→ EXERCISES:
• a. From the RPC caching discussion, list in order the three values passed as the data argument to the send_data calls in the quoted code.
• b. Answer these questions from the RPC caching discussion, one line each:
(i) Which two commands are said to benefit from caching?
(ii) To associate an ID with a graph reliably, what would you need to do?
(iii) What does the final comment propose instead of the separate send_data calls?

I am not sure I understand your proposal. As of now, there are only two commands that benefit from caching -- SET_TENSOR and GRAPH_COMPUTE. Why do we need to modify send_rpc_cmd() which is used for all RPC commands and how does this makes anything simpler?

Also note that my implementation is reusing compute graphs without serializing them first, so we don't waste CPU time for serialization and hashing.

@slaren
Copy link
Member

slaren commented Oct 30, 2025

@slaren Is there a better way to associate an ID with ggml_cgraph?

I don't think there is a good way to do this at the moment. This implementation is not reliable either. To do this in a reliable way, you would need to check every node of the graph to determine if it is changed, similar to what the CUDA backend does to implement CUDA graphs. In the future with the graph plan API this may be unnecessary.

    if (!send_data(sock->fd, &cmd_byte, sizeof(cmd_byte))) {
        return false;
    }
    if (!send_data(sock->fd, &input_size, sizeof(input_size))) {
        return false;
    }
    if (!send_data(sock->fd, input, input_size)) {
        return false;
    }

With TCP_NODELAY, each of these calls may be generating a new packet, which may add to the network latency. It may be worth building the entire packet first in a buffer and sending it with a single call to send.

→ DATA UNDER STUDY:
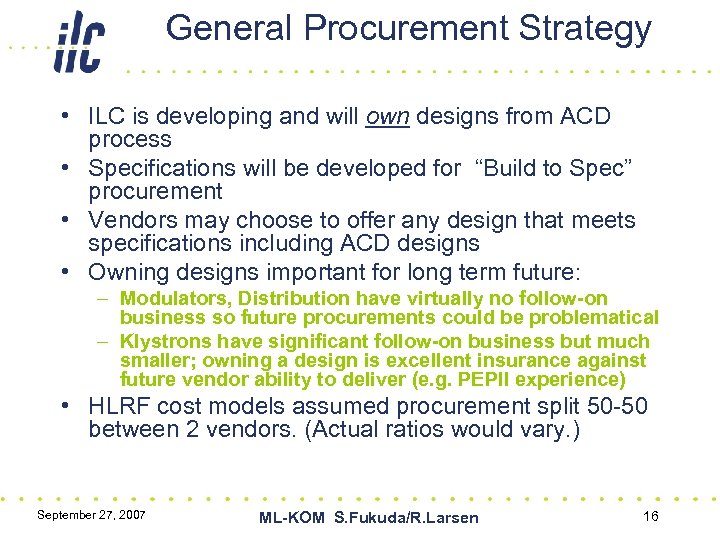 ilc

General Procurement Strategy

• ILC is developing and will own designs from ACD process
• Specifications will be developed for "Build to Spec" procurement
• Vendors may choose to offer any design that meets specifications including ACD designs
• Owning designs important for long term future:
– Modulators, Distribution have virtually no follow-on business so future procurements could be problematical
– Klystrons have significant follow-on business but much smaller; owning a design is excellent insurance against future vendor ability to deliver (e.g. PEPII experience)
• HLRF cost models assumed procurement split 50-50 between 2 vendors. (Actual ratios would vary.)

September 27, 2007

ML-KOM S.Fukuda/R.Larsen

16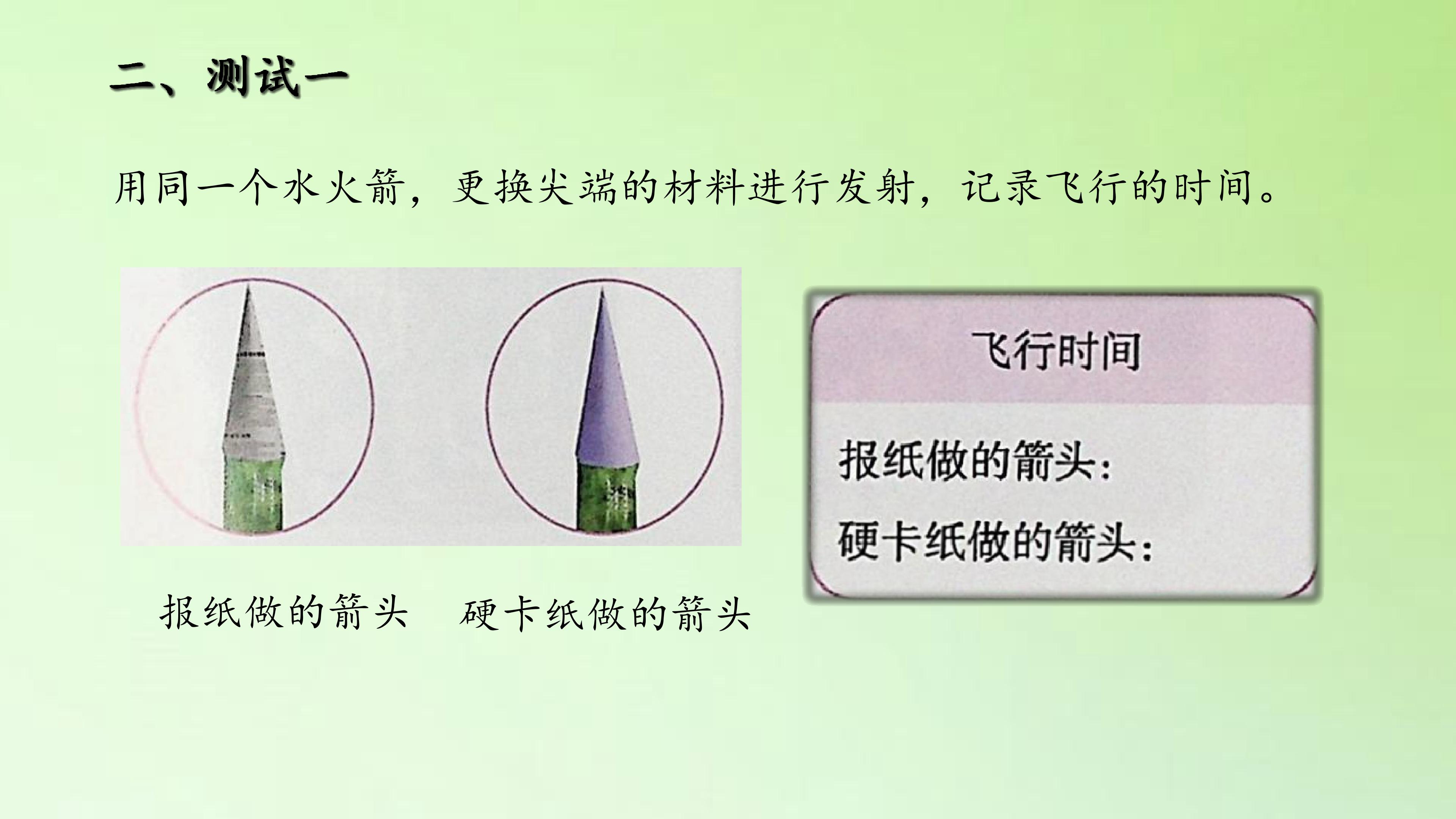 二、测试一

用同一个水火箭，更换尖端的材料进行发射，记录飞行的时间。

报纸做的箭头 硬卡纸做的箭头

飞行时间

报纸做的箭头：

硬卡纸做的箭头：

→ WRITTEN RESPONSES:
• a. cmd_byte, input_size, input

• b.
(i) SET_TENSOR and GRAPH_COMPUTE.
(ii) Check every node of the graph to determine if it is changed, similar to what the CUDA backend does to implement CUDA graphs.
(iii) Build the entire packet first in a buffer and send it with a single call to send.